Vector Search and RAG with ApertureDB
ApertureDB can store and manage multimodal data, including text, documents, images, videos, blobs, clips, frames, and their associated embeddings. With its support for indexing embeddings of any dimensions, perfoming K-near neighbor (KNN) search and classification, ApertureDB offers all the necessary support as a vector database.
| ApertureDB Term | Equivalent Elsewhere |
|---|---|
DescriptorSet | collection, index, vector store |
Descriptor | embedding, feature vector |
Descriptor Sets, Collections, Vector Search Space, or Vector Index
A DescriptorSet, also called collection, vector search space, or vector index is created to store the embeddings. It is a group of descriptors with specified dimensions resulting from the same algorithm for feature extraction. For instance, we can create a DescriptorSet and insert multiple descriptors obtained by using OpenFace (128 dimensions), and then index and perform matching operations over those descriptors. This set defines the search space for our embeddings.

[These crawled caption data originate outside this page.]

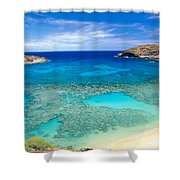 Hanauma Bay Shower Curtain by Peter French - Printscapes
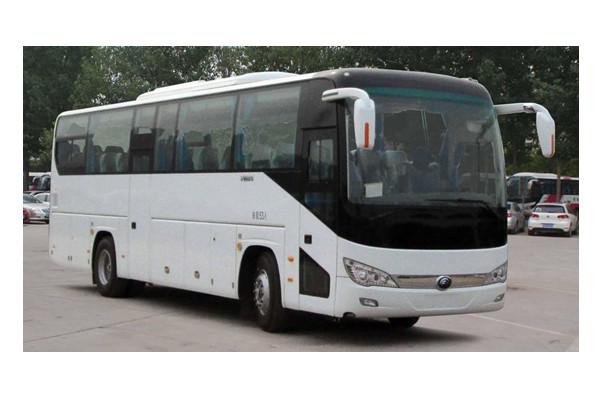 宇通ZK6119HNQ5S客车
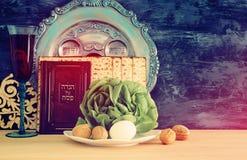 Conceito da celebração de Pesah & x28; holiday& judaico x29 da páscoa judaica; imagens de stock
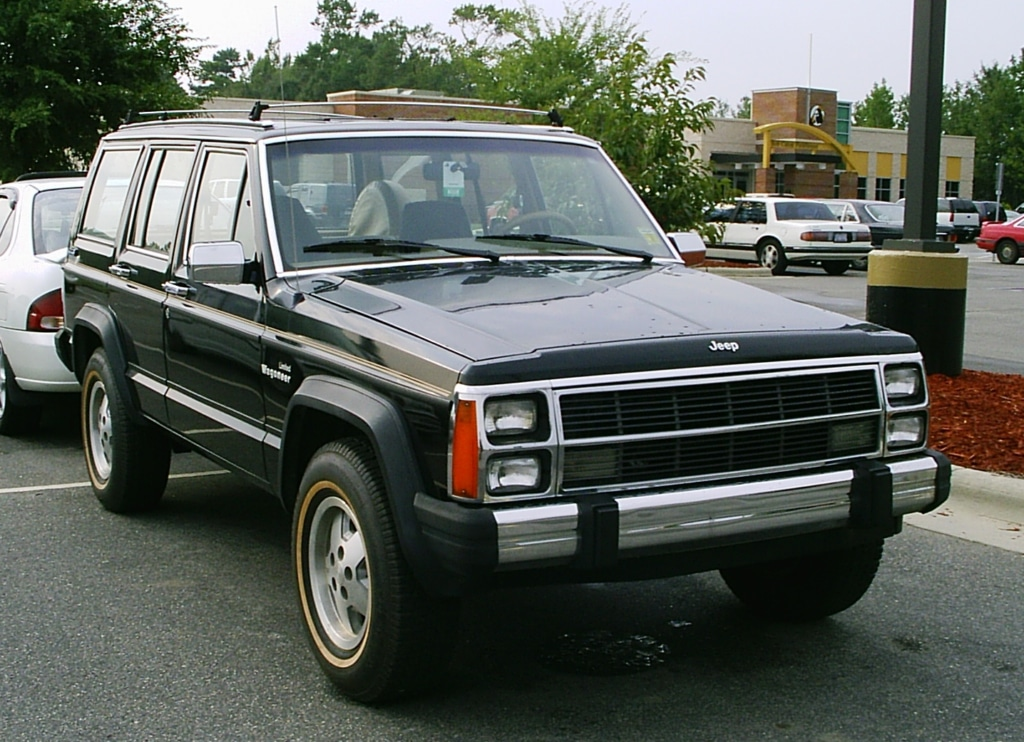 Jeep Wagoneer Auto Glass Repair and Replacement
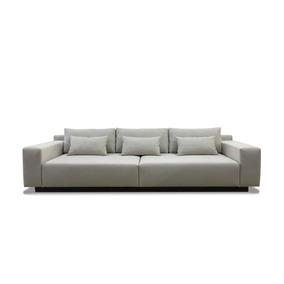 Sofa 4 Lugares 2.80m - Modelo Bs 01 - (tecido Linho)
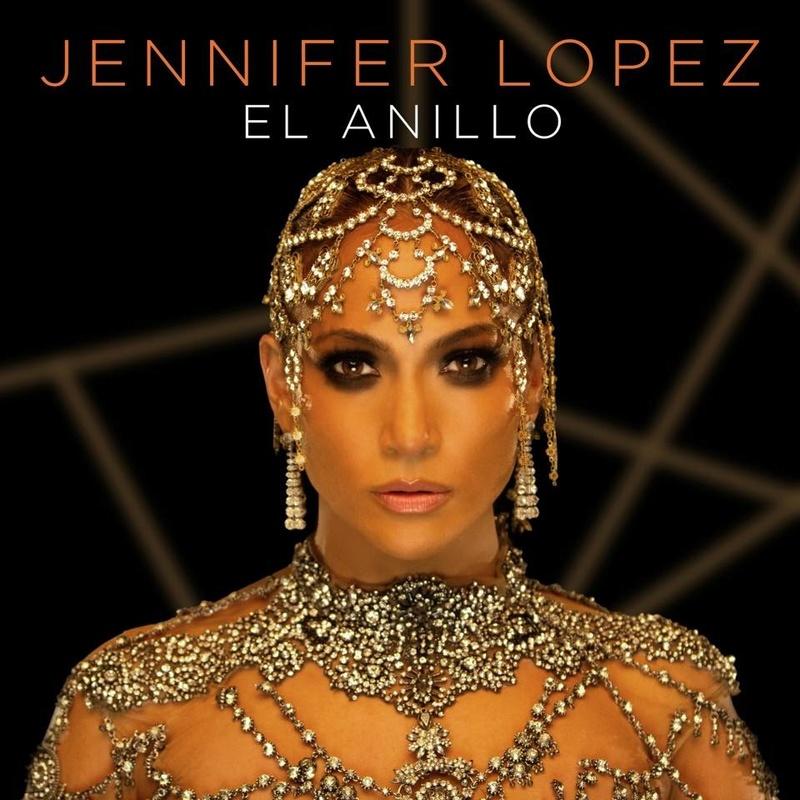 Jennifer Lopez - Σελίδα 6 8864e910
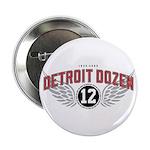 """The Detroit Dozen 2.25"""" Button (10 pack)"""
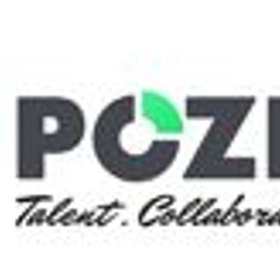 Pozent is hiring for remote Medical Coding Auditor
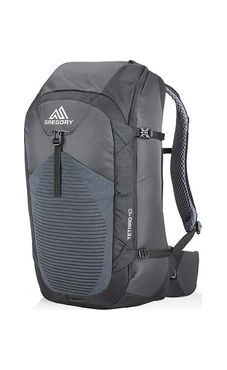 Tetrad 40 Backpack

The engine (e.g. HNSW) and distance metrics (e.g. cosine) are assigned to the set when creating it. All the embeddings added to the set are then indexed using the engine and KNN is based on the specified distance metric. ApertureDB allows descriptor sets to be created with multiple engines and distance metrics so users can choose KNN criteria on the fly.
Descriptors or Embeddings
Unimodal or multimodal embeddings are always added to a DescriptorSet, along with other metadata properties and labels associated with it.
A blob must be provided in the array of blobs, which contains the descriptor's values. The blob is an binary array of 32-bit floating point values. The size of the blob, in bytes, must be dimensions*4.

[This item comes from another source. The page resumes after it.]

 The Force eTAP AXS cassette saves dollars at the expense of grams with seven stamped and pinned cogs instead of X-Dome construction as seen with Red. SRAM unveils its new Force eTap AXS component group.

Vector Search Quickstart — create a DescriptorSet, add vectors, run KNN search, and
use the Python SDK Descriptors wrapper. The quick start also links to notebooks showing vector search support for
various data types like images, videos, documents, audio.
Application Examples
Some examples of ApertureDB being used as a vector database:
- Finding faces in images using multimodal embeddings
- Building agents using ApertureDB vector search
- Video semantic search
- GraphRAG with Gemini and ApertureDB
Building RAG Pipelines
MMR (Maximal Marginal Relevance) reranking is implemented in the Python SDK
via Descriptors.find_similar_mmr and is
utilized in the LangChain and LlamaIndex integrations.
Graph capabilities let you scope retrieval to a subgraph — for example, restricting responses based on user access permissions for secure RAG or building real-world RAG applications.
See the Building RAG Pipelines guide for a full pipeline walkthrough.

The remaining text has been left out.